▶ Tasks for this exercise
**A)** In the court ruling on the reassessment, by what date was the action taken report to be sent to the office of the CIT-II?
**B)** Continue the court ruling on the reassessment from the point where it stops.

▶ Source text
□ □ □
Discussion and Reasons

  1. The two questions that the Court proposes to examine is whether the Assessee had made complete disclosure during the assessment proceedings and whether there was any new tangible material available with the respondents for forming reason to believe that income had escaped assessment.
  2. In the counter affidavit filed by the Respondents, reliance has been placed on Instruction No. 15 dated 4th November 2008, in terms of which the CIT had the administrative power to review the file and the assessment order. The CIT-II made a noting on the order sheet of the review file to call for an action taken report from the concerned officer. This was followed by a direction being issued by the ITO (hqrs.) Judicial-II on 4th March 2013 to DCIT 5(1), asking that corrective action be taken and an action taken report be sent to the office of the CIT-II by 7th March 2013 without fail. It is admitted in the counter affidavit that pursuant to the above administrative direction of the CIT “which are binding on DCIT, the remedial action was taken u/s 147/148 and report dated 11th March 2013 was sent to the office of CIT-II”.
  3. The CIT did have power under Section 263of the Act, since the final assessment order was passed based on the order of DRP, comprising of three senior CITs, the “CIT-II i.e., one CIT cannot override the decision of 3 CITs”. It is further added that “the AO was left with no option but to take remedial action under Section 147/148“.
  4. It is obvious from the above admission by the Respondents in the counter affidavit that the AO did not apply his mind independently and went by the order of the CIT. It is a settled law that a quasi-judicial authority cannot afford to act on the direction and in the present case on the direction of a superior officer. In Anirudhsinhji Jadega v. State of Gujarat(1995) 5 SCC 302, it was reiterated by the Supreme Court that once a discretion is vested with a certain authority, he alone should exercise that discretion vested under the statute and if he acts in accordance with “the direction or any compliance with some higher authorities instruction” it would be a case of failure to exercise discretion altogether. In Commissioner of Income Tax v. Greenworld Corporation(2009) 314 ITR 81 (SC) the AO issued an order under Section 148 of the Act on the dictates of the CIT. The Supreme Court held that without going into the question of the bona fides of the authorities under the Act, “the order of assessment passed by the Assessing Officer on the dictates of the higher authority, being wholly without jurisdiction, was a nullity”.
  5. In CIT v. SPL’s Siddhartha Ltd. [2012] 345 ITR 223 (Del), it was observed as under:

“7. Section 116 of the Act also defines the Income Tax Authorities as different and distinct Authorities. Such different and distinct authorities have to exercise their powers in accordance with law as per the powers given to them in specified circumstances. If powers conferred on a particular authority are arrogated by other authority without mandate of law, it will create chaos in the administration of law and hierarchy of administration will mean nothing. Satisfaction of one authority cannot be substituted by the satisfaction of the other authority. It is trite that when a statute requires, a thing to be done in a certain manner, it shall be done in that manner alone and the Court would not expect its being done in some other manner. ….
□ □ □
▶ Dataset content
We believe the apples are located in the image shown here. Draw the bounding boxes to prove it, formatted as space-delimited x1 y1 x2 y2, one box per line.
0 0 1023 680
□ □ □
▶ The responses
**A)** By 7th March 2013.

**B)**
  1. Thus, if authority is given expressly by affirmative words upon a defined condition, the expression of that condition excludes the doing of the Act authorised under other circumstances than those as defined. It is also established principle of law that if a particular authority has been designated to record his/her satisfaction on any particular issue, then it is that authority alone who should apply his/her independent mind to record his/her satisfaction and further mandatory condition is that the satisfaction recorded should be “independent” and not “borrowed” or “dictated” satisfaction. Law in this regard is now sell- settled. In Sheo Narain Jaiswal & Ors. Vs. ITO, 176 ITR 35 (Pat.), it was held:

‘Where the Assessing Officer does not himself exercise his jurisdiction under Section 147 but merely acts at the behest of any superior authority, it must be held that assumption of jurisdiction was bad for non- satisfaction of the condition precedent.'”

  1. Nothing prevented the CIT from exercising powers under Section 263 of the Act if it was felt that the order of the AO is prejudicial to the interest of the Revenue. With that remedy not being availed of by the Revenue, the reopening of the assessment on the basis of the same material would amount to a change of opinion. What was also overlooked was the fact of the pendency of the Assessee’s appeal before the ITAT on one of the issues that led to reopening of the assessment viz., the expenditure incurred for earning of exempt income under Section 14A.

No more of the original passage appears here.